第54話「なにがあっても味方だ」
「夫婦とは一体何なのか。 罪を分け合う、共に抱える。優しさを持ち寄り、生きていく。だが夫婦で完結すべきことを子どもが抱えなければならないのは……残酷なことだ」
「白夜、痛いですよ……?」
葉緩がジタバタともがいてみれば、家の前を通りかかった人たちにじろりと見下ろされる。
ひそひそとした声が葉緩の耳に届き、少しずつ白夜と話すことが歪だと気づきだしていた。
「ねぇ、また四ツ井さんの娘さんが一人で喋ってるわ」
「変わったお家のようだから。うちの子には関わらないように言ってあるけど」
遠ざかっていく声に葉緩は白夜の背にしがみつく。
唇を尖らせて、震える身体を誤魔化していた。
「葉緩は変な子ですか? だから……」
「大丈夫だ。私はお前の半身。なにがあっても味方だ」
悲しい言葉は葉緩に自覚させない。
塞ぐべきものには白い手を伸ばして塞いでやろう。
本来の願いのまま、強く笑っていられる子になるように。
悲観的な種は、必要なときに相手を理解するために必要だ。
自分を戒める過剰さはいらない。
「葉緩、お前は自分を締め付けなくていい。お前が思うがままに人を愛し、大切にしたい人を守れる人となれ」
「……うんっ!」
たとえ半身であろうと、心は通じない。
だからこそ白夜は葉名の願いが穏やかに実るまで、折れたままでよかった。
半身でもわからぬ心は、夫婦となればなお難しい。
――ゆえに葉緩が誰かの幸せを願う心は、尊いものだった。
砕けてしまうような悲しいものは、子どもに不要。
***
「やだっ……! やだよぉ! 白夜がいなくなるなんて、そんなのいやだよ!」
涙があふれて止まらない。
脆く壊れそうな葉緩を支えていたのは白夜だった。
葉緩が落ち込んで動けなくならないように。
大切な人を守れるよう強い子になるようにと。
どんなに願ったところで壊れる時は一瞬だと、白夜が何度も葉緩の耳に手を当てた。
時を超えた想いも無に散らしてしまうほど、世界に飛び散る言葉は葉緩の心を千切ってしまう。
「ずっと、ずっと一緒だったから。
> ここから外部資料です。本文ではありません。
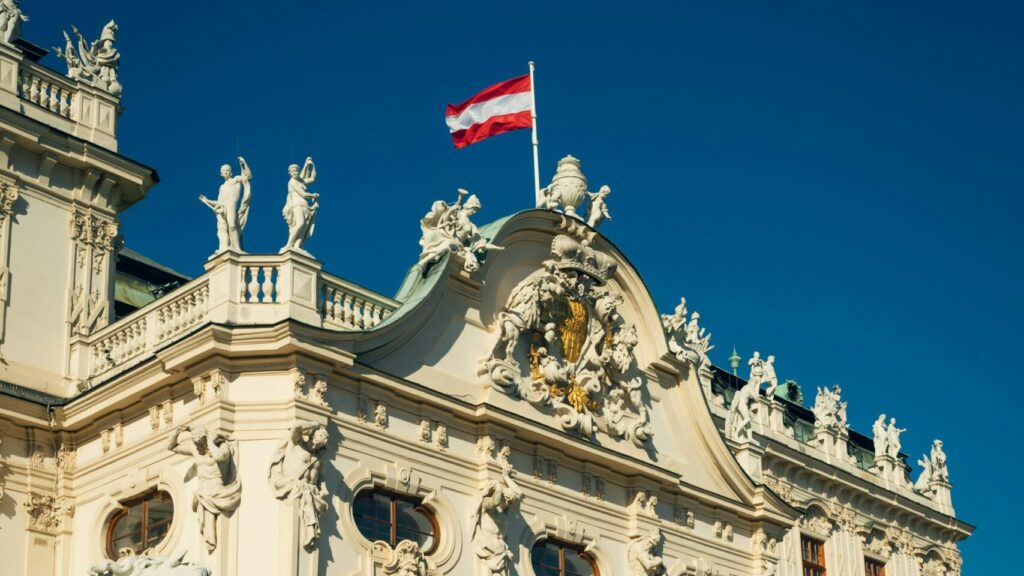 100 jährige österreichische Staatsanleihe: Das Bild zeigt das Wiener Schloss Belvedere, auf dem eine österreichische Flagge gehisst ist.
白夜がいなかったら私は……!」
――笑えていただろうか?
それさえも答えが出ないほどに、16の年月を白夜に支えられていた。
葉緩のさみしさは先に白夜が抱きしめてくれたから、いざあふれ出せばせき止め方がわからなかった。
「うあああああん! うああああああっ!」
泣くのは難しい。
一度泣いてしまえば心の内側を守っていた防波堤から水があふれ出す。
言葉を紡ごうとすればしゃっくりでろくな言葉にならない。
話すことも出来ないわりに、喉を引き裂く勢いだけは容赦のないものだ。
「……わかった。それが葉緩の気持ちなんだね」
葉緩をよく知る人が刻む心音にあわせたやさしい撫で方。
トントンと背中に指があたるたびに少しずつ落ち着きを取り戻して鼻をすするようになる。
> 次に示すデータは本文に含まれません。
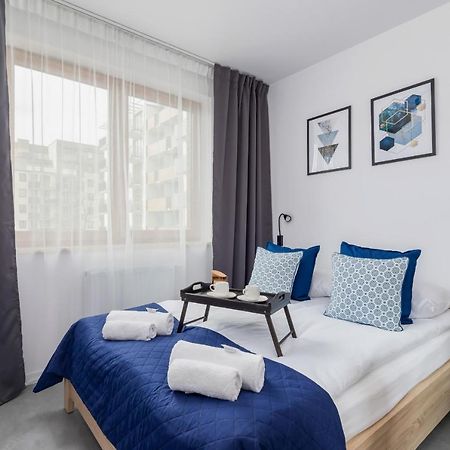 Lux Apartment Grzegorzecka Estate Cracow By Renters Prestige クラクフ エクステリア 写真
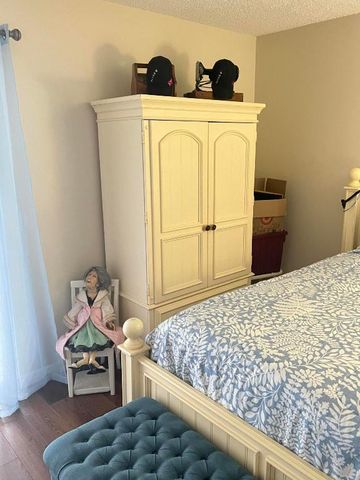 334 Southampton B, West Palm Beach, FL 33417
赤子をあやすような手つきに葉緩は広い胸に頬張りをした。
(心臓の音、少し早い。懐かしい。葉名はこの腕に抱かれるのが好きだった)
葉名の心は葉緩と同じ。
どんなときに甘えん坊になるかも、手に取るようにわかって、それを否定する気にもなれなかった。
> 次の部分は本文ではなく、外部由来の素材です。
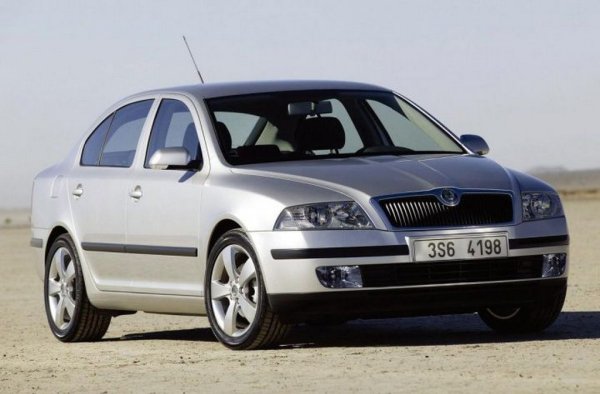 1.6-литровият бензинов двигател на Volkswagen всъщност може да проследи корените си чак до 70-те години и до новаторското поколение 4-цилиндрови агрегати, разработени тогава за Audi от легендарния Лудвиг Краус. През 1999 излезе поредната - и последна - еволюция на този мотор, който се монтираше не само в четвъртото поколение на Golf, но и в Polo, Jetta, Bora, SEAT IBIZA, Cordoba, Leon и Toledo, в Skoda Fabia, Octavia, Rapid и Roomster. Това е рафиниран и много надежден двигател, а причината да е сред най-търсените втора ръка е просто в огромното му разпространение. 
「私は欲張りです。だけどこの手からこぼれ落ちていくものばかりです」
泣き虫だった葉名に呼応して、葉緩もまた泣いてしまう。
一人でグズグズ泣いている幼子はどちらだろう?
その隣に立っていた白夜はいつからその姿を浮き彫りにした?
「ダメだなぁ。葵斗くんといると、弱くなった気がします」
「一人で抱えなくていいから。 一緒に抱えるのが夫婦でしょ?」
葵斗の言葉に葉緩は顔をあげ、唇をとがらせて葵斗の額を小突いた。
「……次置いていったら本気で怒りますから」
夫婦となるのはそう簡単なことではないと念押しする。
紙切れ一枚の契約かもしれないが、一度結んだ縁は波紋して、完全に消えることはない。
愛を誓うことは甘いだけのものではなく、時に苦いことが続いてしまうもの。
それを手を取り合って乗り越えていくのが夫婦という繋がりだろう。
主と姫の幸せ同様、葉緩にも赤い糸があると考えもしなかった。
蒼依を失い、枝を折って絶望を抱えて海へ歩いた日々。
その孤独な時間が幸せに怯える葉緩をつくった。
子どもはいとおしく、忠誠を誓った二人に守られ幸せだった。
だがふと訪れるさみしさと、運命を壊した後ろめたさが幸せを望む罪深さへ繋がっていった。